Overweging ter voorbereiding van 09-11-2024, Kerkwijding van de basiliek van Lateranen

Uit ‘Die Groote Evangelische Peerle’ (16de eeuw)

Christus, bruidegom van de heilige kerk

Jezus Christus is de bruidegom van de heilige kerk en alle christenen zijn ledematen van die kerk. Al deze ledematen zullen in Jezus Christus één geloof, één doopsel, één Heer hebben. Het hoofd van deze heilige kerk is Christus Jezus, God en mens, Hij is haar bruidegom en zij is zijn bruid. Hij heeft haar getrouwd aan het kruishout met zijn kostbaar bloed, haar verlost door zijn bittere dood en haar verrijkt met zijn heilige deugden en verdiensten. Dat alles heeft Hij haar gegeven, opdat zij zich daarmee kan verrijken en God de Vader behagen en opdat zij, wanneer zij besmeurd is door zonden, zich weer in zijn heilig bloed zou wassen. Daarom zal de bruid van Christus altijd haar eerste trouwbelofte gedenken en de gesteldheid waarmee ze getrouwd is, namelijk het waarachtig geloof dat zij altijd oprecht tegenover Hem zal bewaren. En zo zal zij boven alles zijn eer zoeken en beogen en bovenal op Hem vertrouwen. De plaats waar Hij haar getrouwd heeft, was de berg van Calvarië, aan het kruishout.

Zo is Jezus onze bruidegom. Jezus betekent zoveel als Redder van de wereld, dat wil zeggen: van alle mensen die in de wereld zijn. Hij is God en mens; daarom zegt Hij: ‘Wie in Mij gelooft, uit zijn binnenste zullen stromen van levend water vloeien’ (Joh. 7, 38).
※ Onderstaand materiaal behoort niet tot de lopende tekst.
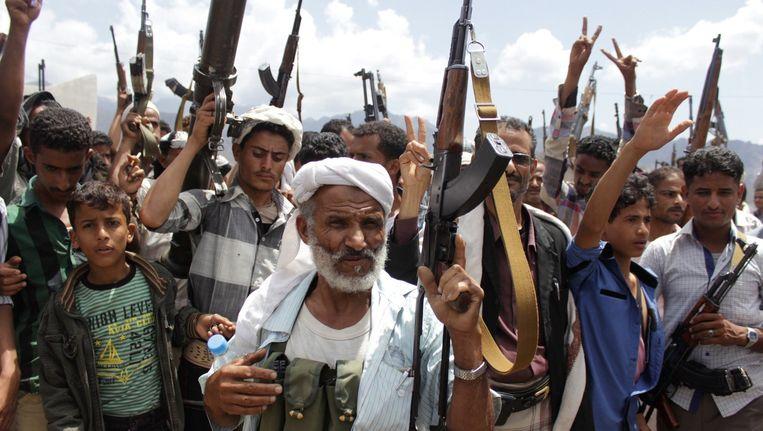 Gewapende Jemenitische mannen, loyaal aan de troepen van de president van Saoedi-Arabië, Abedrabbo Mansour Hadi in Taez in Jemen. Beeld AFP
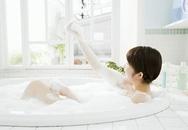 Tắm quá nhiều vào mùa đông gây mẩn ngứa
Dit wil zeggen: wie in Mij gelooft en op Mij vertrouwt, uit zijn binnenste, namelijk uit het diepst van zijn wezen, zullen stromen van levend water vloeien. Dit alles betekent: zij zullen van God een geest ontvangen die de ware zin van elk schriftwoord zal verstaan. En die geest zal uit hen vloeien als water dat allen levend maakt die het woord Gods van hem horen.
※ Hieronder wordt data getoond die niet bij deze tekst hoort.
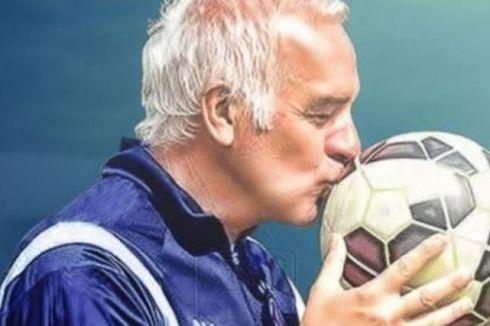 Persib Tunjuk Roberto Carlos Jadi Pelatih Baru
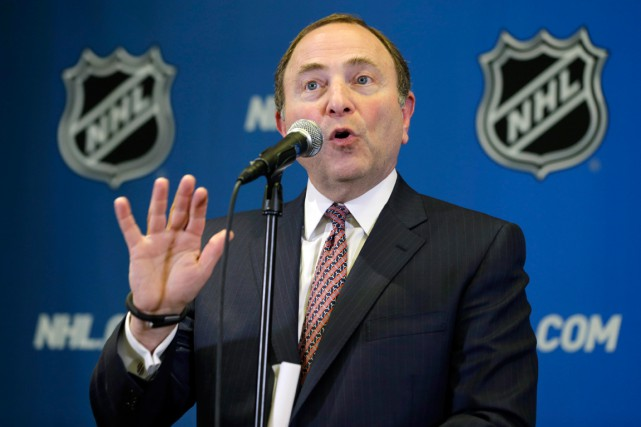 Le commissaire de la LNH, Gary Bettman.... (Archives AP)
Christus is het vreedzame teken dat aan Noach werd gegeven tot een verbond van vrede. Hij is de koperen slang die Mozes op bevel van God moest oprichten in de woestijn. Alle mensen die met zonden bezwaard zijn, kunnen door Hem in leven blijven. Hij is het Lam dat alleen waardig is het boek met de zeven zegels te openen. Hij is de geopende deur van de hemel waardoor allen moeten gaan die in de hemel zullen komen. Hijzelf zegt: ‘Ik ben de deur van de schapen. Als iemand door Mij binnengaat – door het belijden van mijn godheid – hij zal in- en uitgaan en weide vinden’ (Joh. 10, 7.9). Ingaande in mijn godheid zal hij geleid worden op de hoge berg van de eeuwigheid, in de heerlijke rijkdom van mijn goddelijk wezen. En uitgaande zal hij weide vinden door het schouwen van mijn edele hooggeboren mensheid met al mijn deugden.

Jezus is de schat van de heilige kerk waaruit alle ledematen mogen putten wat zij nodig hebben. Hij is de gulden berg waarmee alle mensen aan de hemelse Vader hun straf en schuld mogen betalen. Hij is het koord dat God de Vader uitgeworpen heeft, waarmee Hij alle ballingen van zijn rijk die daaraan hangen, tot zich trekt. En zo zal men niet verloren gaan, maar eeuwig leven hebben.